Govt Funding Squeeze Sees DOC Propose Cutting 84 Roles
More than 90% of those losing their livelihoods are women workers
Two weeks after their pay equity claim was cancelled, dozens of underpaid, mostly women frontline workers at the Department of Conservation (DOC) are now facing redundancy.
In a change proposal released today, DOC is looking at another round of job cuts, as the organisation consults on a proposal to lose 84 support roles by July 2026.
In total, 149 roles will be disestablished, with 65 with new roles being created (49 of which would be part-time). Only 18 of the 149 roles set to be disestablished are vacant.
PSA National Secretary Fleur Fitzsimons says more than 90 per cent of the staff facing redundancy are women, based on the PSA membership data, which includes 90 affected workers.
"This is a graphic example of how the burden of the Government's squeeze on public service funding is falling disproportionally on women.

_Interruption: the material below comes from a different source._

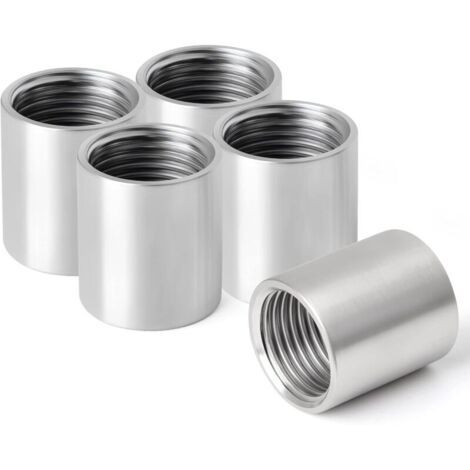 1" Raccord droit femelle fileté acier inoxydable，connecteurs droits en acier inoxydable 304，raccords de tuyauterie femelles，5pcs（DN25）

At the same time as the Government is stopping pay equity claims for more than 150,000 underpaid, mainly female workers including claims that cover DOC workers. The attacks on women just keep coming from this Government," Fitzsimons says.
The proposal has taken a sweeping look at support staff across the organisation. Staff at 38 locations from Invercargill to the far North will be affected.

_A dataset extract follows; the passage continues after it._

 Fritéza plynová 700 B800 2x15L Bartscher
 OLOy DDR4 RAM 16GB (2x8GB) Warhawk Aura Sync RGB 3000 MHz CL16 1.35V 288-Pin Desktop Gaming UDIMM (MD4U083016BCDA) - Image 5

Many of these staff hold critical health and safety responsibilities, which Fitzsimons says should be a concern for an organisation where so many team members work in remote locations.
"The current support staff have sizeable health and safety responsibilities, such as monitoring staff radio systems and helping to manage emergencies like fires. The loss of these team members will mean that these important duties will fall on others - and pose a significant health and safety risk.

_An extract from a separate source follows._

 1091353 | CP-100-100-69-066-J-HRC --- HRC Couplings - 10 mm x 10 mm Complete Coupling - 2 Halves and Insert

"It doesn't make sense - why would you put these kinds of tasks onto a specialist team member with a lot on their plate already? You can't just absorb 84 disestablished roles into an organisation - it doesn't work."
The proposal will also see many of the affected workers, who are on DOC's lowest pay bands, competing with their colleagues for part-time roles, Fitzsimons says.
"The support workers at DOC would have benefitted from a pay equity claim that was well underway before it was cruelly cancelled by the Government.
"Now, many of these women would have arrived at work to find their job was on the line - and that they might have to compete against their team members for the new positions being established."
The continued squeeze on DOC funding ultimately puts its projects - and New Zealand's natural environment - at risk, Fitzsimons says.
"Systematically under-funding DOC will unfortunately mean they'll be unable to deliver as well as they could for New Zealand conservation. This Government's spending priorities are clear: landlords and big corporates are in, but women and the environment are out."